Document extract:
- Opening Delimiter -

Bird flu focus shifts to mid-sized farms
Mid-size traders and farms that sell poultry to small farmers could act as bird flu transmission hubs and there needs to be to better biosecurity at that level, a top UN expert said on Tuesday (April 20).
Bird flu outbreaks have generally been dealt with by culling birds, but health authorities are now trying to look up the supply chain to identify possible sources of infection, said David Nabarro, the UN's senior coordinator for avian and pandemic flu.
"We are finding that if we have a much clearer understanding of the patterns of movement of the virus, and in particular build-up points, we can then do much more sophisticated control strategies that have less economic damage for poorer people and more impact," Nabarro said.
Juan Lubroth, Chief Veterinary Officer at the UN's Food and Agriculture Organisation, said better management of animal stocks and farms was needed, but he worried that the message was not getting through.
Lubroth estimated that the mid-sized farms Nabarro mentioned accounted for 60-70% of farmed animals, but said systems were not in place to comprehensively monitor diseases among animal populations that may become a threat to humans.
"Not just influenza, we want to be tracking other pathogens of concern -- and not just emerging infectious diseases, there are some very old diseases that we know about that we are not doing enough about such as rabies or tuberculosis or foot and mouth disease (FMD)," he said.
Almost all of the human H5N1 infections to date were believed to have taken place directly from birds to humans, but health experts fear it could mutate to a form that could be easily transmitted human-to-human, sparking a deadly global pandemic.

- Closing Delimiter -

Action item A: In the bird flu article, reproduce word for word the stretch from "Bird flu focus" through "Tuesday (April 20).".
Action item B: Render this sentence from the bird flu article in Spanish: "Juan Lubroth, Chief Veterinary Officer at the UN's Food and Agriculture Organisation, said better management of animal stocks and farms was needed, but he worried that the message was not getting through."
The lines that follow have nothing to do with this.

Recorded information:
- Opening Delimiter -

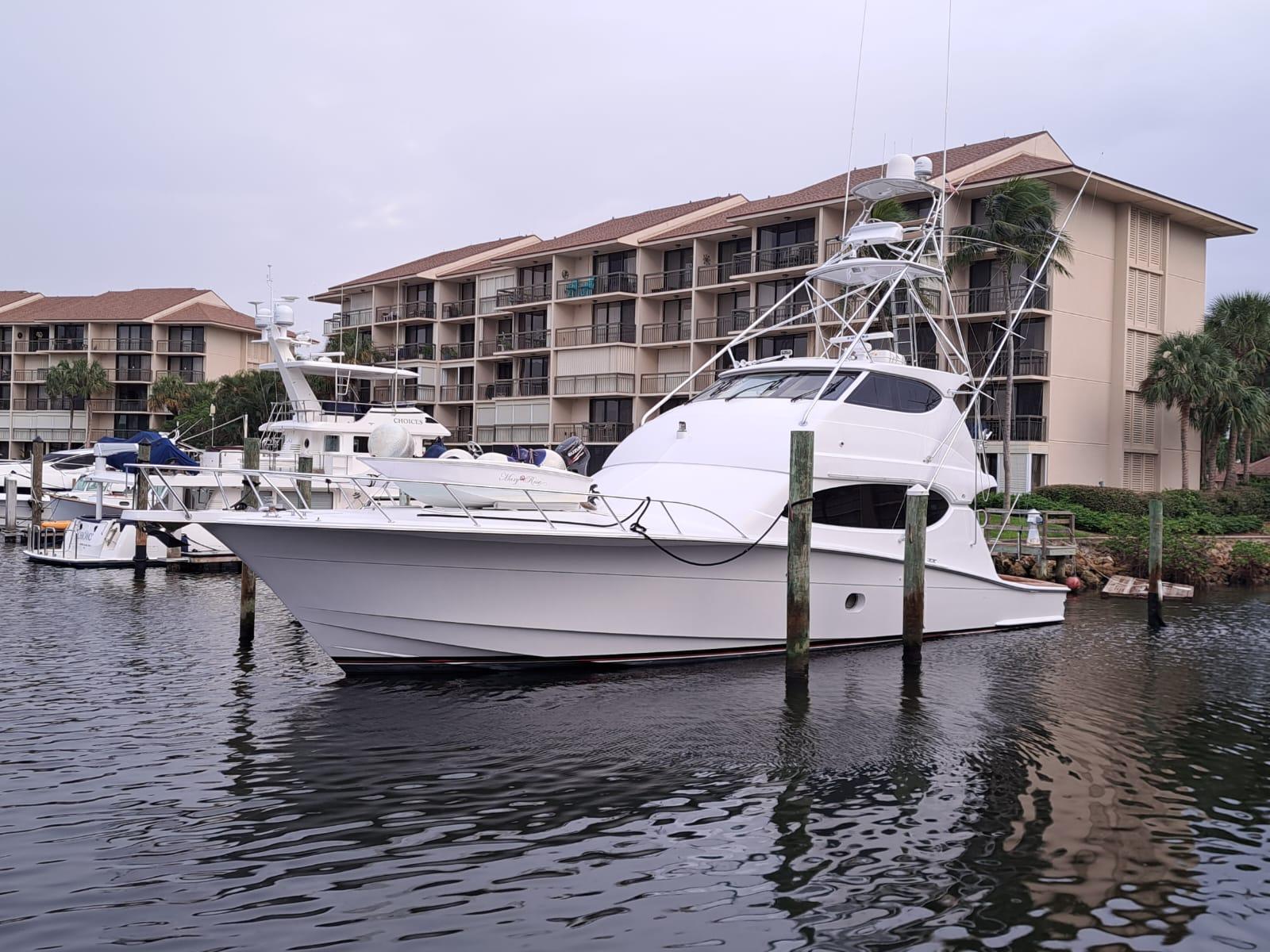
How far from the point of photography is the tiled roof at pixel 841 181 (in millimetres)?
43438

- Closing Delimiter -

Answer box A:
Bird flu focus shifts to mid-sized farms
Mid-size traders and farms that sell poultry to small farmers could act as bird flu transmission hubs and there needs to be to better biosecurity at that level, a top UN expert said on Tuesday (April 20).

Answer box B: Juan Lubroth, director veterinario de la Organización de las Naciones Unidas para la Alimentación y la Agricultura, dijo que se necesitaba una mejor gestión de las existencias de animales y de las granjas, pero le preocupaba que el mensaje no estuviera llegando.